WHAT TO DO:
Quote each line exactly, from the line that contains "Looking at this" down to the last line of the listing, and no other lines.

[Questions about scene geometry]
***
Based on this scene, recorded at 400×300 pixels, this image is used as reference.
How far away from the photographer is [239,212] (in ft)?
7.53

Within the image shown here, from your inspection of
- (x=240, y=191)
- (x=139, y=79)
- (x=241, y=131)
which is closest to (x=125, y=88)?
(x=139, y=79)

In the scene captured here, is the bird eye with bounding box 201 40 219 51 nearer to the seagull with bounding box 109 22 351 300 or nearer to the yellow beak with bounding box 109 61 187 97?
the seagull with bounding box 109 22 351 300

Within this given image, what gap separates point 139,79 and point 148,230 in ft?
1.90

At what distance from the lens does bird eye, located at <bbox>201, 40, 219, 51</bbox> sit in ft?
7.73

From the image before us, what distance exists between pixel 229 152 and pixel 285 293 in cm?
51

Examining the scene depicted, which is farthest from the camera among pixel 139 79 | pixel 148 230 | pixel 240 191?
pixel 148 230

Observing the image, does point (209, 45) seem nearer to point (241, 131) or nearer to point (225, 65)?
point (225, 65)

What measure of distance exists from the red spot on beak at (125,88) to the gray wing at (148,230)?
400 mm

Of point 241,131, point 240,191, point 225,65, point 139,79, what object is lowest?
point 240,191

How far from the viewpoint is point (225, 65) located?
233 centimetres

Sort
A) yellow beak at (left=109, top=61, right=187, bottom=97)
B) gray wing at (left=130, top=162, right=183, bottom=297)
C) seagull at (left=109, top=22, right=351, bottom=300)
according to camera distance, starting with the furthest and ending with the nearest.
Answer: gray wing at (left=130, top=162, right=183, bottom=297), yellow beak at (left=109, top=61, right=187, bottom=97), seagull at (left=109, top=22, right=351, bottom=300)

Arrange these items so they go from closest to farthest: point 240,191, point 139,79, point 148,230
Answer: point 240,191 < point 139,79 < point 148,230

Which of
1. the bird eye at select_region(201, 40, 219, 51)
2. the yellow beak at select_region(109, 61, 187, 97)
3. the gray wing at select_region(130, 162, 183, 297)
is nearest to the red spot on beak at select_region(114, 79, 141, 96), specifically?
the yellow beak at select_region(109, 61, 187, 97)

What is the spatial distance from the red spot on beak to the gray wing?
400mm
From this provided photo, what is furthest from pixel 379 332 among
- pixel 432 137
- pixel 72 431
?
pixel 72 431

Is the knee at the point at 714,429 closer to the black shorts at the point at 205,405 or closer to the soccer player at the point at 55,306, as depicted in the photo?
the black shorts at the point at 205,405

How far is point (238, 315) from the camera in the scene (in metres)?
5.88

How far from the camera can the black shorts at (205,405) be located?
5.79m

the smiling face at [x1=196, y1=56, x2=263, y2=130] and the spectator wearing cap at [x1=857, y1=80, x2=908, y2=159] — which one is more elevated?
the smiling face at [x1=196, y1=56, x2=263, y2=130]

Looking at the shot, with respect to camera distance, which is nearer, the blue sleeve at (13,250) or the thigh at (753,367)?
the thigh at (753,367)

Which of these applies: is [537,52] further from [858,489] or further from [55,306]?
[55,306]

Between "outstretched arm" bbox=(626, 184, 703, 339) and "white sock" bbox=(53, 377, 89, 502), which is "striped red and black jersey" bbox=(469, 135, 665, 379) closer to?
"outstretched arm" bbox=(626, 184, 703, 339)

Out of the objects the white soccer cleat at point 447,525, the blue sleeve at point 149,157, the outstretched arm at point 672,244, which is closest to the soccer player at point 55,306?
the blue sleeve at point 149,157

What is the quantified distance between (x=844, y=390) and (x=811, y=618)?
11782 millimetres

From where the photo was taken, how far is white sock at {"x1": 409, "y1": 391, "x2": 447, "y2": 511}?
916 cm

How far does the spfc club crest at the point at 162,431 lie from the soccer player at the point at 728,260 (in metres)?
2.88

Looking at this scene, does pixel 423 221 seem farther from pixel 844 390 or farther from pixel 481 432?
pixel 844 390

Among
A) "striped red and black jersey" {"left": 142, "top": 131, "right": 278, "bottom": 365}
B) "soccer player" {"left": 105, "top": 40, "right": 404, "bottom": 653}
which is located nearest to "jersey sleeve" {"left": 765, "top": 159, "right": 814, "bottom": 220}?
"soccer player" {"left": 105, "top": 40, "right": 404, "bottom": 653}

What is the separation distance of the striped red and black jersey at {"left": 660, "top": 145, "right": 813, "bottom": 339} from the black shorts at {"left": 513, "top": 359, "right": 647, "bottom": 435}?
***
REPLY:
Looking at this scene, does pixel 423 221 seem farther from pixel 844 390 or farther from pixel 481 432?
pixel 844 390

Among
A) "striped red and black jersey" {"left": 142, "top": 131, "right": 278, "bottom": 365}
B) "soccer player" {"left": 105, "top": 40, "right": 404, "bottom": 653}
which is located nearest to "jersey sleeve" {"left": 765, "top": 159, "right": 814, "bottom": 220}?
"soccer player" {"left": 105, "top": 40, "right": 404, "bottom": 653}

What is the separation distance of the striped red and black jersey at {"left": 660, "top": 145, "right": 813, "bottom": 339} from the black shorts at {"left": 513, "top": 359, "right": 647, "bottom": 435}?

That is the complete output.